El caso de los escritores es elocuente. Juan Ramón Jiménez y Gonzáles Prada suprimieron la g por la j porque ambas letras se pronunciaban igual; sin embargo la calle no ha seleccionado esa simplificación del lenguaje, y la academia no la ha conservado; el día en que esos usos se impongan en el habla y la escritura cotidiana no habrá la menor duda: la Real Academia de la Lengua los aceptará. Los académicos no aceptan cualquier cosa: creo que sopesan muy mucho los criterios de eficacia comunicativa, pertinencia contextual y fecundidad cultural. Por eso la lengua se mantiene viva. La creación lingüística se puede comparar a un río, incluso a un torrente, que corre con impaciencia precipitándose entre las piedras; el trabajo de la academia, que limpia las aguas de impurezas, fija los usos convenientes y da esplendor para que se produzca riqueza, yo lo compararía más bien al trabajo de un glaciar, cuya lengua de hielo tarde muchos años en avanzar un solo centímetro. La evolución de la lengua es, así, una combinación del vértigo en el vivir con la paciencia en el durar.

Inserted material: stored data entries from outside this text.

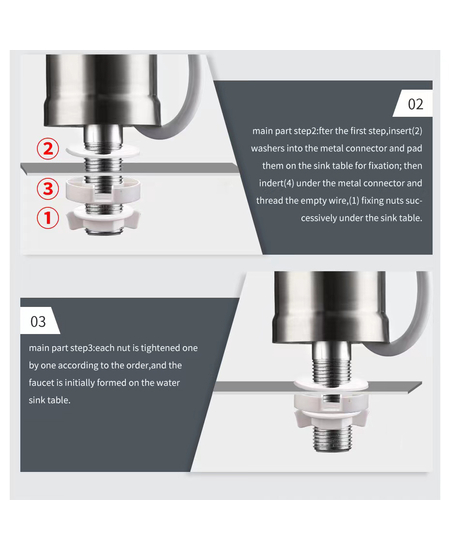 ②
③
①

02

main part step2:fter the first step,insert(2) washers into the metal connector and pad them on the sink table for fixation; then indert(4) under the metal connector and thread the empty wire,(1) fixing nuts successively under the sink table.

03

main part step3:each nut is tightened one by one according to the order,and the faucet is initially formed on the water sink table.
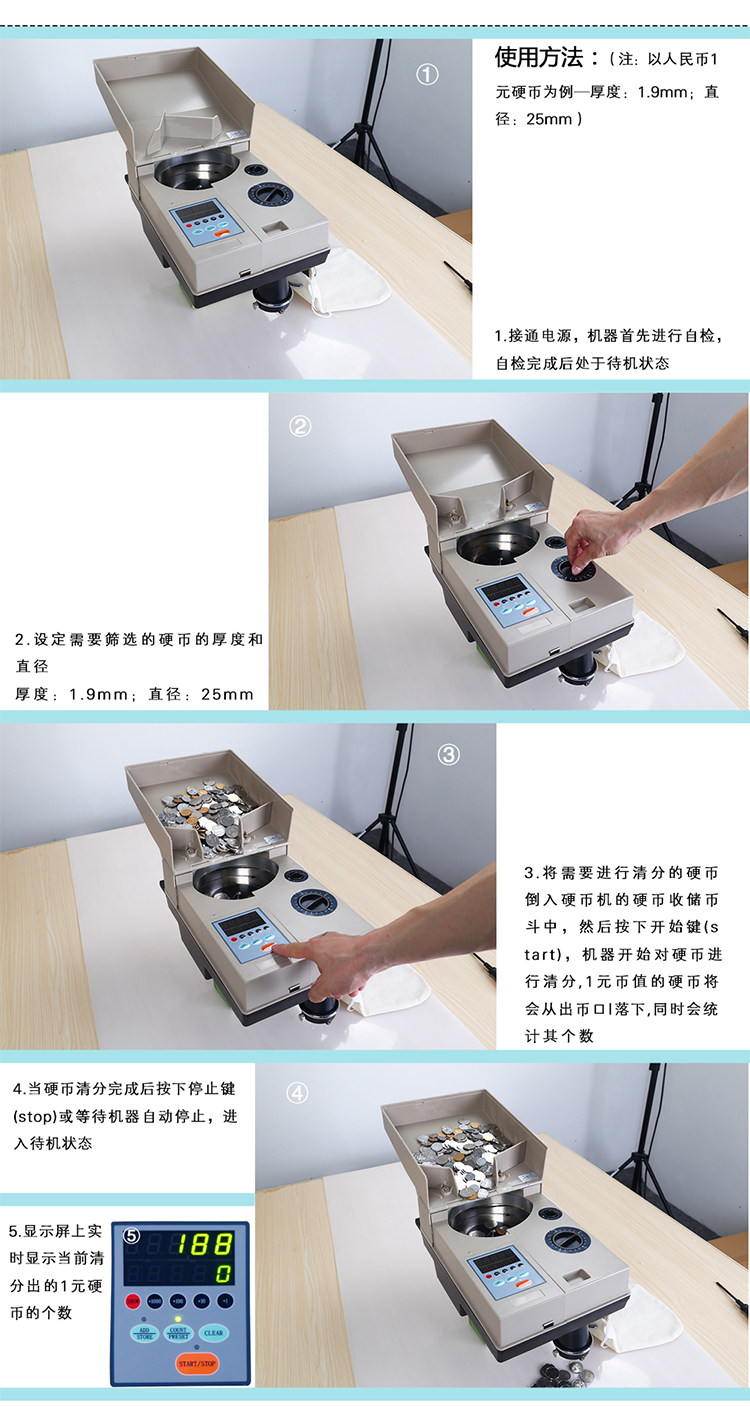 ①

使用方法：（注：以人民币1元硬币为例—厚度：1.9mm；直径：25mm）

1.接通电源，机器首先进行自检，自检完成后处于待机状态

②

2.设定需要筛选的硬币的厚度和直径
厚度：1.9mm；直径：25mm

③

3.将需要进行清分的硬币倒入硬币机的硬币收储币斗中，然后按下开始键(start)，机器开始对硬币进行清分,1元币值的硬币将会从出币口l落下,同时会统计其个数

4.当硬币清分完成后按下停止键(stop)或等待机器自动停止，进入待机状态

④

5.显示屏上实时显示当前清分出的1元硬币的个数

⑤

188
0

ADD STORE
COUNT PRESET
CLEAR
START/STOP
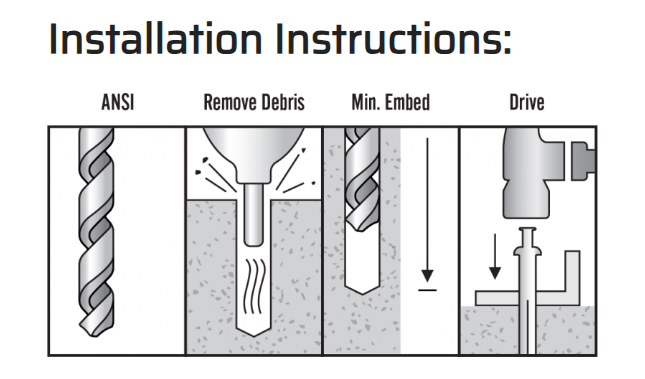 Installation Instructions:

ANSI

Remove Debris

Min. Embed

Drive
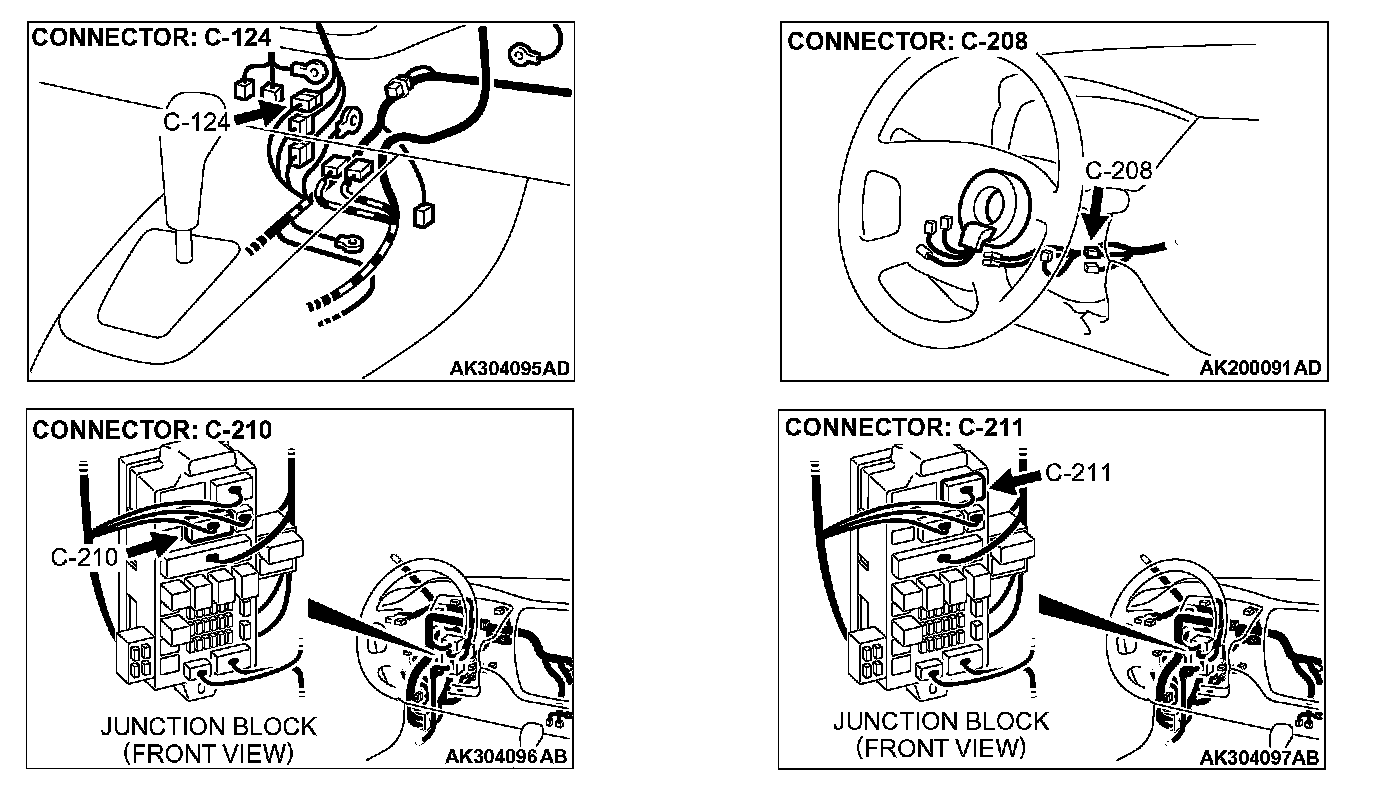 CONNECTOR: C-124

C-124

AK304095AD

CONNECTOR: C-208

C-208

AK200091AD

CONNECTOR: C-210

C-210

JUNCTION BLOCK
(FRONT VIEW)

AK304096AB

CONNECTOR: C-211

C-211

JUNCTION BLOCK
(FRONT VIEW)

AK304097AB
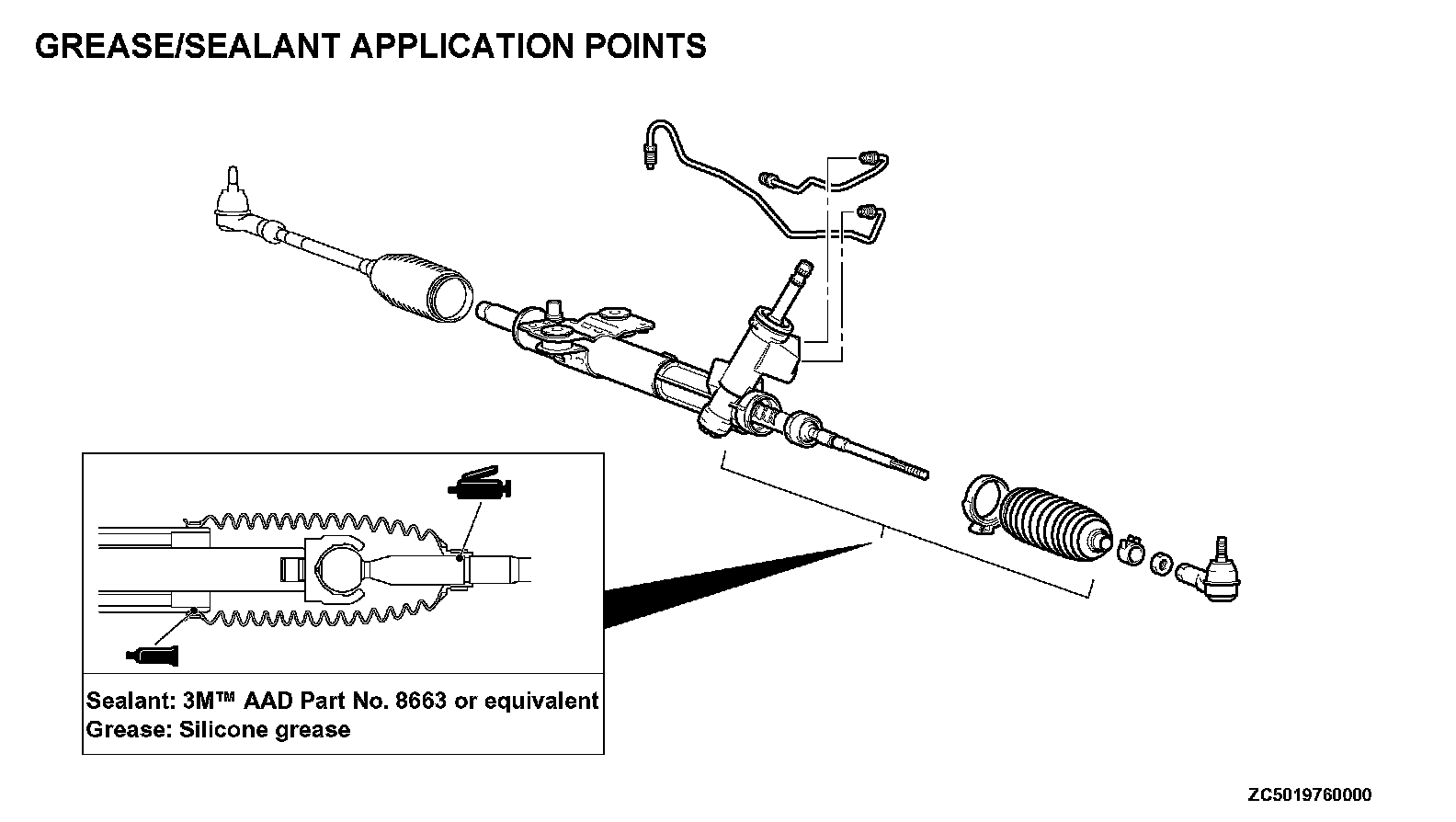 GREASE/SEALANT APPLICATION POINTS

Sealant: 3M™ AAD Part No. 8663 or equivalent
Grease: Silicone grease

ZC5019760000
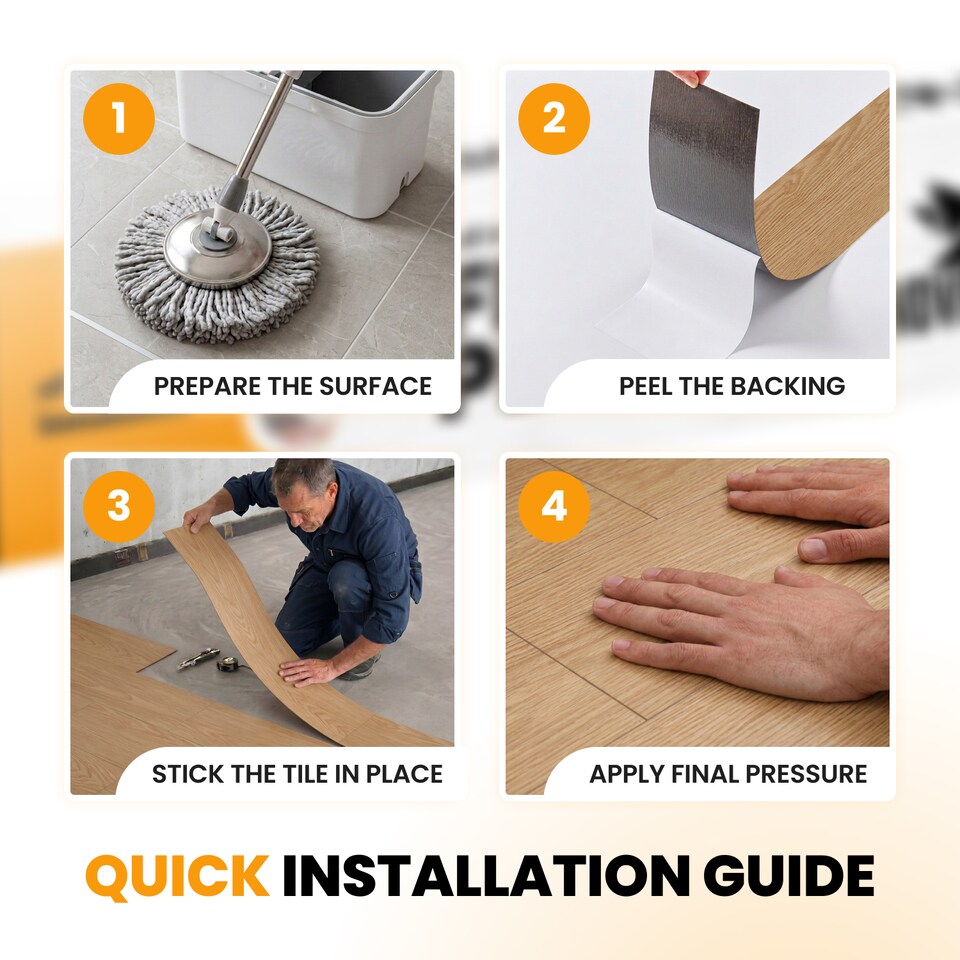 1
PREPARE THE SURFACE

2
PEEL THE BACKING

3
STICK THE TILE IN PLACE

4
APPLY FINAL PRESSURE

QUICK INSTALLATION GUIDE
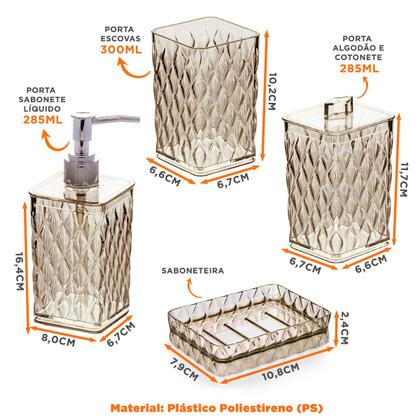 PORTA ESCOVAS
300ML

10,2CM

6,6CM
6,7CM

PORTA ALGODÃO E COTONETE
285ML

11,7CM

6,7CM
6,6CM

PORTA SABONETE LÍQUIDO
285ML

16,4CM

8,0CM
6,7CM

SABONETEIRA

2,4CM

7,9CM
10,8CM

Material: Plástico Poliestireno (PS)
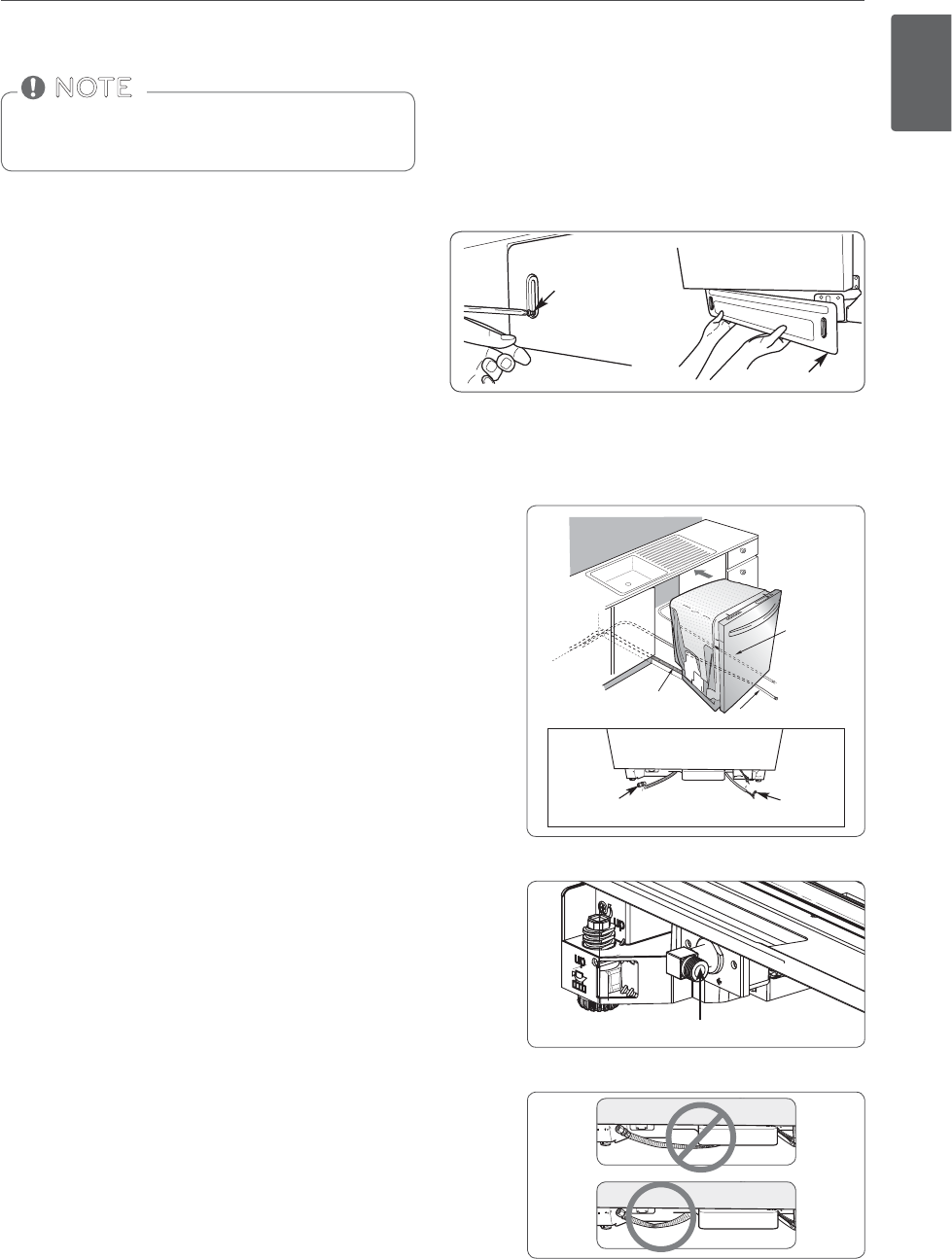 NOTE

Pido nuevamente perdón por haberme extendido tanto; la pasión me ha podido, aunque estaría hablando de este tema durante horas. Un abrazo.
Bella reflexión y a ella debo llevar a mis alumnos, sobrinos y a toda esa 'MILENIADA' que cree que el idioma se hace de invenciones porque se usa y punto. La extensión de vuestra respuesta ha cautivado mi duda y ha dado pie a mis respuestas. Por último ya estoy en "Ética para Amador" y sería interesante una reflexión de la Lechuza Literaria sobre esta ética para un joven de 16 años HOY, a la luz de este 2018. Espero esta maravillosa reflexión. Un abrazo y que duerma la Lechuza en el mundo de la sapiencia y de la meditación.